Consumer spending is what households buy to fulfill everyday needs. This private consumption includes both goods and services. Every one of us is a consumer. The things we buy every day create the demand that keeps companies profitable and hiring new workers.
Almost two-thirds of consumer spending is on services, like real estate and health care. Other services include financial services, such as banking, investments, and insurance. Cable and internet services also count, and even services from non-profits.
The remaining one-third of our personal consumption expenditure is on goods. These include so-called durable goods, such as washing machines, automobiles, and furniture. More frequently, we buy non-durable goods, such as gasoline, groceries, and clothing.
Five Determinants of Consumer Spending
There are five determinants of consumer spending. These are the things that affect how much you spend. Changes in any of these components will affect consumer spending.

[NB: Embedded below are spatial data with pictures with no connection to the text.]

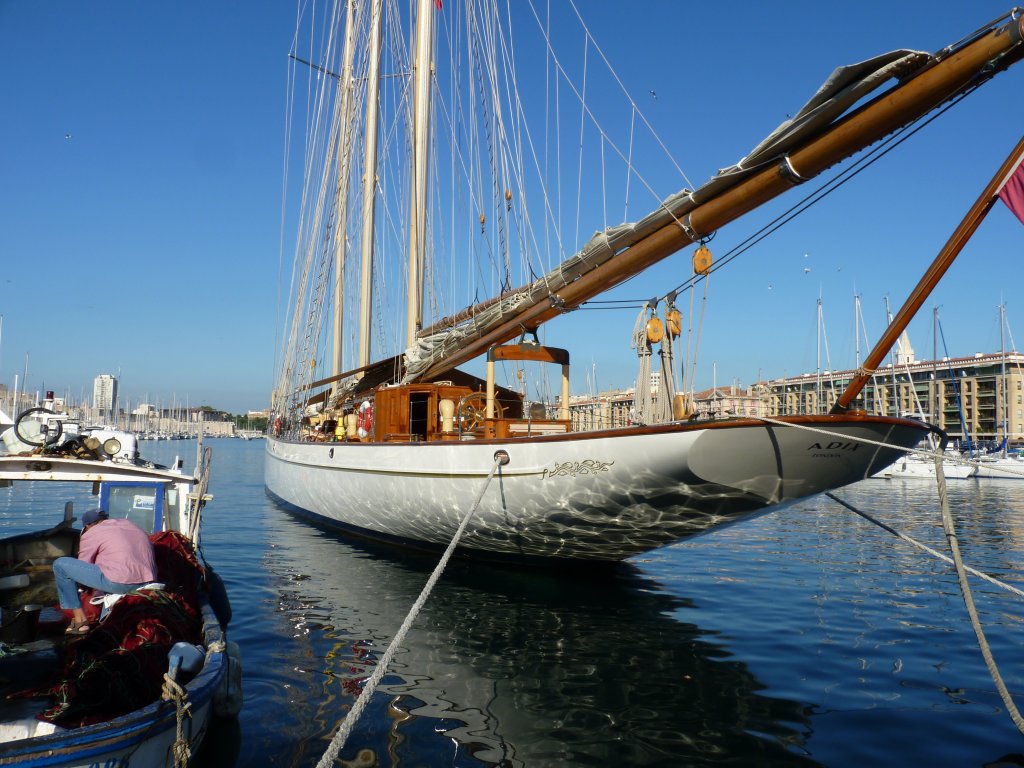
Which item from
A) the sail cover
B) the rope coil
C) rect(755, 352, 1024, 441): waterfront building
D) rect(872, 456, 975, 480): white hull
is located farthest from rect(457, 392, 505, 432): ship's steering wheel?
rect(755, 352, 1024, 441): waterfront building

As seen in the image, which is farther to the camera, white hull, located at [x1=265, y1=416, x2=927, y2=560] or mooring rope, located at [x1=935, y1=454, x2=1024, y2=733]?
white hull, located at [x1=265, y1=416, x2=927, y2=560]

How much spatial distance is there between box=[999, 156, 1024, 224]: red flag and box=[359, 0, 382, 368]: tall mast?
20.5 metres

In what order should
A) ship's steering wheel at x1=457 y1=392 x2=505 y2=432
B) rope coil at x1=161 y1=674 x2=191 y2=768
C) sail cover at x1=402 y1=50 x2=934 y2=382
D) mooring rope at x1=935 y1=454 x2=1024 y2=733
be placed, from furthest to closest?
ship's steering wheel at x1=457 y1=392 x2=505 y2=432
sail cover at x1=402 y1=50 x2=934 y2=382
mooring rope at x1=935 y1=454 x2=1024 y2=733
rope coil at x1=161 y1=674 x2=191 y2=768

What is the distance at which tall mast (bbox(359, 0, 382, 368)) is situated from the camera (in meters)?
24.8

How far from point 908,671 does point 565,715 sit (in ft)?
13.2

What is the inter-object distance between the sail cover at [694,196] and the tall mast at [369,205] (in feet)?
36.8

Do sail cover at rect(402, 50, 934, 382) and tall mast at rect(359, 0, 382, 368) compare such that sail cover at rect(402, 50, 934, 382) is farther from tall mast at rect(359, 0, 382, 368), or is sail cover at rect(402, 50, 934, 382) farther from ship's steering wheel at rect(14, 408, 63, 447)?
tall mast at rect(359, 0, 382, 368)

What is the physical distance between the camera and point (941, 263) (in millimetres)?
6953

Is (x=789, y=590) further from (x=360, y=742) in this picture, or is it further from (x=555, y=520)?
(x=360, y=742)

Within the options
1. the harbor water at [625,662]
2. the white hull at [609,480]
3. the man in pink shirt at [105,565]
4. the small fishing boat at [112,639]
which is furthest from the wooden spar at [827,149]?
the man in pink shirt at [105,565]

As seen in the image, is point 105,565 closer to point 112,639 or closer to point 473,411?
point 112,639

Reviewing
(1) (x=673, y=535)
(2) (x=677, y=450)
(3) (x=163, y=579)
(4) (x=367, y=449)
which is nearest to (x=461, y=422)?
(4) (x=367, y=449)

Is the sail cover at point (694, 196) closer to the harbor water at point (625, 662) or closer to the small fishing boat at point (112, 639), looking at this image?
the harbor water at point (625, 662)

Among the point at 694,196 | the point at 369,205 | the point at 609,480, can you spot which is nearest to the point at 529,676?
the point at 609,480
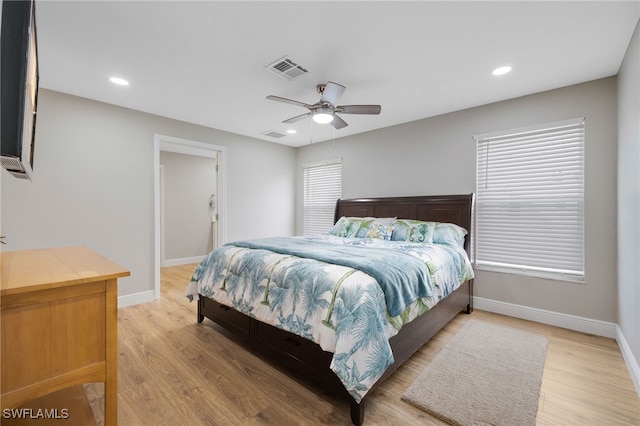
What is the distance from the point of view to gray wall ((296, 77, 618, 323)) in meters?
2.72

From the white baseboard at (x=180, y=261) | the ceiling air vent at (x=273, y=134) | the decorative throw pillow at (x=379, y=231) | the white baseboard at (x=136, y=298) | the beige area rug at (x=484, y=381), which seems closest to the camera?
the beige area rug at (x=484, y=381)

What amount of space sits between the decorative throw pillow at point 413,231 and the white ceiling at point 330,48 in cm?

The most important determinant is disposable income. That's the average income minus taxes. Without it, no one would have the funds to buy the things they need. That makes disposable income one of the most important determinants of demand. As income increases so does demand. If manufacturers ramp up to meet demand, they create jobs. Workers' wages rise, creating more spending. It's a virtuous cycle leading to ongoing economic expansion. If demand increases but manufacturers don't increase supply, then they will raise prices. That creates inflation.
The second component is income per capita. It tells you how much each person has to spend. Income measurements might rise just because the population increases. Income per person reveals whether each person's standard of living is also improving.
Income inequality is the third determinant of spending. Some people's income may rise at a faster pace than others. The economy benefits when most of the gain goes toward low-income families. They must spend a more significant share of each dollar on necessities until they reach a living wage. The economy doesn't benefit as much when increases go toward high-income earners. They are more likely to save or invest additions to income instead of spending.
The fourth factor is the level of household debt. That includes credit card debt, auto loans, and school loans. Current consumer debt statistics show that household debt has reached new record levels. Surprisingly, high health care costs are one of the biggest causes of overwhelming debt.
The fifth determinant is consumer expectations. If people are confident, they are more likely to spend now. The Consumer Confidence Index measures how confident people are about the future. It includes their expectations of inflation. If consumers expect inflation to be high, they will buy more now to avoid future price increases. That's why the Federal Reserve targets a 2% inflation rate.
How It Affects You
Consumer spending is the single most important driving force of the U.S. economy. Keynesian economic theory says that the government should stimulate spending to end a recession. On the other hand, supply-side economists believe the government should cut business taxes to create jobs. But companies won't boost production without demand no matter how low taxes are.
If you doubt this, think about what would happen if everyone stopped spending. Businesses would eventually go bankrupt and lay off workers. The government would then have no one to tax.
The economy would have to rely on exports, assuming other countries kept up their consumer spending. Borrowing would keep the government and factories open. These additional components of the gross domestic product aren't as critical as consumer spending.
Even a small downturn in consumer spending damages the economy. As it drops off, economic growth slows. Prices drop, creating deflation. If slow consumer spending continues, the economy contracts.
But too much of a good thing can also be damaging. When consumer demand exceeds manufacturers' ability to provide the goods and services, prices increase. If this goes on, it creates inflation. If consumers expect ever-increasing prices, they will spend more now. That further increases demand, forcing businesses to raise prices. It becomes a self-fulfilling prophecy that 's hard to stop. That's why the primary mandate of the nation's central bank, the Federal Reserve, is to ward off inflation.
How Consumer Spending Is Measured
Consumer spending is measured in many different ways. The most comprehensive is the monthly Personal Consumption Expenditures (PCE) report.
The Consumer Expenditure Survey is released in August each year by the Bureau of Labor Statistics. It is similar to the PCE but has a little more detail about types of households. That's because the BLS analyzes data from the U.S. Census. The BLS releases the most current report in September each year.
Retail sales is another component of consumer spending. You can check how healthy it is with the most recent retail sales statistics.
The Bottom Line
Consumer spending drives a significantly large part of U.S. GDP. This makes it one of the biggest determinants of economic health. Data on what consumers buy, don’t buy, or wish to spend their money on can tell you a lot where the economy may be heading. Watching the trend on consumer spending can serve as an invaluable tool for managing your investments.